Microsoft SQL Server uses UCS2 encoding with the VARCHAR length interpreted as UCS-2 points, that is length*2 = bytes length ( https://docs.microsoft.com/en-us/sql/t-sql/data-types/nchar-and-nvarchar-transact-sql?view=sql-server-2017 ):
their NVARCHAR(1) can store 1 UCS2 Characters (2 bytes of UCS2). Oracle UTF-encoding has the same semantics ( and internal CESU-8 storage).
Postgres 9.1 only has a Unicode UTF-8 character set (https://www.postgresql.org/docs/9.1/multibyte.html) , which, like Oracle (in AL32UTF8 or AL16UTF16 encoding) can store 1 full UCS32 codepoints. That is potentially up to 4 bytes (See e.g http://www.oracletutorial.com/oracle-basics/oracle-nvarchar2/ which explicitly state the NVARCHAR2(50) column may take up to 200 bytes).
The difference becomes significant when dealing with characters outside the basic multilingual plane which count as one "char unit" in utf8 ucs32 (go, char, char32_t, PostgreSQL ), but are represented as surrogate pairs in UTF-16 which count as two units ( Java, Javascript, C#, ABAP, wchar_t , SQLServer).
e.g. U+1F60A SMILING FACE WITH SMILING EYES will use up all space in SQL Server NVARCHAR(2). But only one character unit in PostgreSQL.

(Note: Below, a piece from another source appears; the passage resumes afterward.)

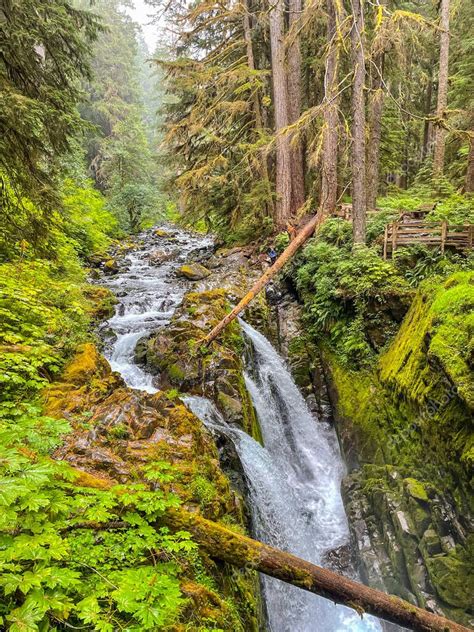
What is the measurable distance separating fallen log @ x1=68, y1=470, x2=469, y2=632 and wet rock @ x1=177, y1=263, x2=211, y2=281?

Classical enterprise grade DBs will offer at least a choice with UTF-16 like semantics (SAP HANA (CESU-8), DB 2 with collation, SQL Anywhere (CESU8BIN), ...) E.g. Oracle also offers what they misleadingly call an UTF-8 Collation, which is effectivly CESU-8. This has the same length semantics, representable content as UTF-16 (=Microsoft SQL Server) and is a suitable collation used by UTF-16 based enterprise systems ( e.g. SAP R/3 ) or under a Java application server.
Note that some databases may still interpret NVARCHAR(N) as a length in byte limitation, even with a variable length unicode encoding ( Example SAP IQ ).
2) Unrepresentable content
UTF-16 / CESU-8 based system can represent half surrogate pairs, while UTF-8/UTF-32 based system can not. This content is unrepresentable in this character set, but are a frequent occurrence in UTF-16 based enterprise systems. (e.g. Windows pathnames may contain such non-utf-8 representable characters, see e.g. https://github.com/rust-lang/rust/issues/12056). Thus UTF-16 is a "superset" of UTF-8/UTF-16 which is typically a killer-criteria when dealing with data from enterprise/os-systems based on this encoding ( SAP, Windows, Java, JavaScript ). Note that Javascript JSON encoding took specific care to be able to represent these characters (https://tools.ietf.org/html/rfc8259#page-10 ).
(2) and (3) are more relevant when migration queries, but not for data migration.
3) Binary sort order:
Note that binary sort order of CESU-8/UTF-16 is different than UTF-8/UTF-32.
UTF-16/CESU-8/Java/JavaScript/ABAP sort order:
UTF-8 / UCS-32 (go) sort order:
4) Padding semantics
Padding semantics differ on databases esp. when comparing VARCHAR with CHAR content.